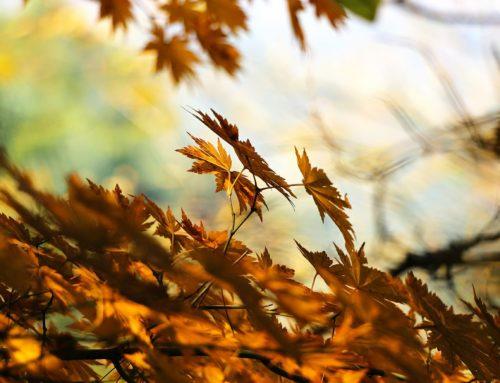 Neue Kurse im Herbst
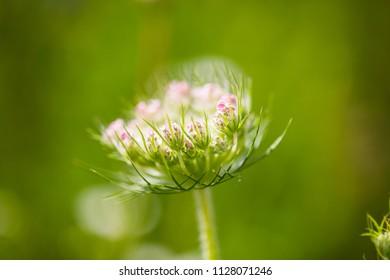 Wild carrot on wildflower meadow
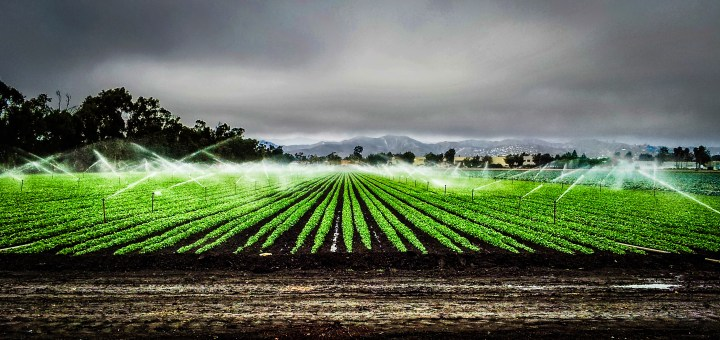 sprinkler by thomas nelson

**Assigned task**
The whole listing is to be written out exactly; the pictures stay out of the copy.

**Solution for this problem**
 Neue Kurse im Herbst
 Wild carrot on wildflower meadow
 sprinkler by thomas nelson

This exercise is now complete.